Requisitos para el documento de viaje: expedido en los últimos diez años y con validez mínima de tres meses tras la salida
Esto implica que una persona puede tener un pasaporte “vigente” según la fecha impresa en el documento, pero aun así quedar fuera de las condiciones exigidas por la Unión Europea. En tales circunstancias, las aerolíneas o las autoridades migratorias pueden negarse a permitir el embarque o denegar la entrada al país.

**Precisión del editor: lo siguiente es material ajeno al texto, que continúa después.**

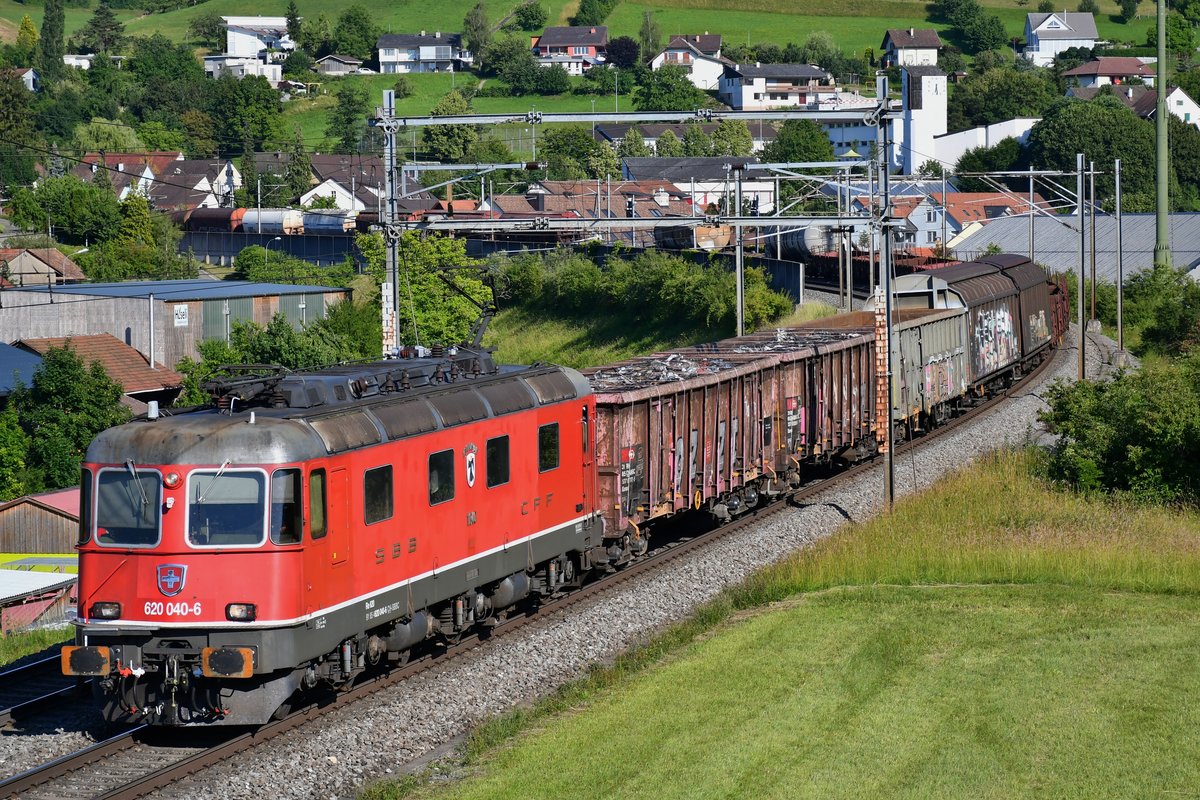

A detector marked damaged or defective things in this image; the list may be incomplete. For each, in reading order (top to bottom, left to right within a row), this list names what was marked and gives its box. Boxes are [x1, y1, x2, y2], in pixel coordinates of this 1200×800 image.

rusty freight wagon [588, 326, 878, 537]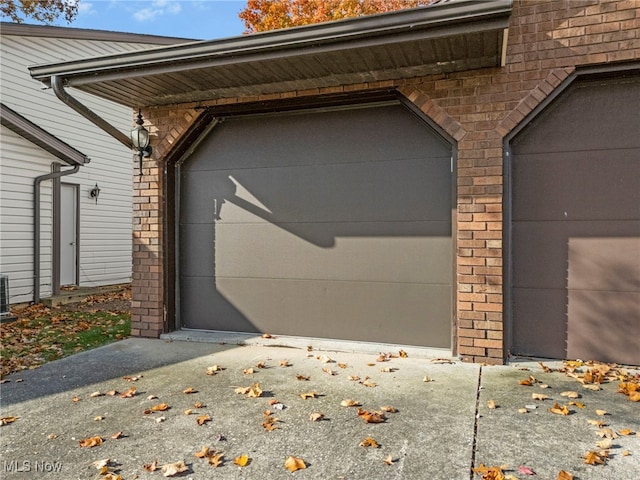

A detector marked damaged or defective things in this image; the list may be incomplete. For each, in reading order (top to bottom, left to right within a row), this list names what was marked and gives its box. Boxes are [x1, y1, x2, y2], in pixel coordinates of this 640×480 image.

dent in garage door [178, 103, 452, 346]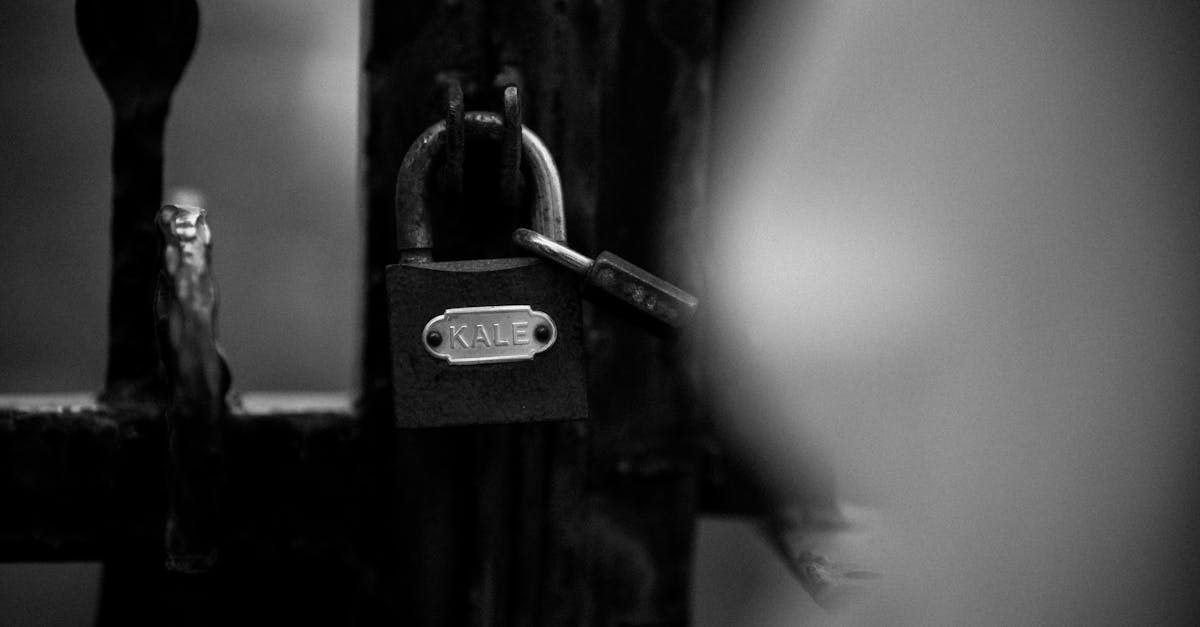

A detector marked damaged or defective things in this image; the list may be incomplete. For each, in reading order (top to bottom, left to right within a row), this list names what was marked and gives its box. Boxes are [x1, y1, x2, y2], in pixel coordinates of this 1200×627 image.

rusted metal surface [75, 0, 199, 405]
rusted metal surface [154, 204, 229, 571]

La medida tiene como objetivo fortalecer los controles migratorios en todo el territorio del espacio Schengen y unificar criterios entre los países miembros. España aplica estas normativas en todos los puntos de control fronterizo autorizados, incluyendo aeropuertos, puertos y pasos terrestres.
Requisitos y documentos adicionales que pueden exigir las autoridades
Además del pasaporte válido, España puede requerir visado según la nacionalidad del viajero. También se solicita documentación que justifique el motivo de la estadía, como reservas hoteleras, cartas de invitación, billetes de regreso o comprobantes de inscripción académica.
Las autoridades fronterizas también pueden solicitar evidencias de solvencia económica. Para 2025, el mínimo requerido asciende a 118 euros por persona y día de estadía, con un mínimo general de 1.065 euros independientemente de la duración del viaje.
En caso de no satisfacer alguno de los requisitos, las autoridades pueden emitir una decisión de denegación de entrada. La normativa prevé la posibilidad de presentar recursos administrativos, aunque la apelación no suspende la prohibición de ingreso inmediata.
Los ciudadanos de la Unión Europea, así como de Islandia, Liechtenstein, Noruega y Suiza, pueden ingresar a España con documento nacional de identidad o pasaporte vigente, sin necesidad de cumplir con el requisito de los diez años de expedición.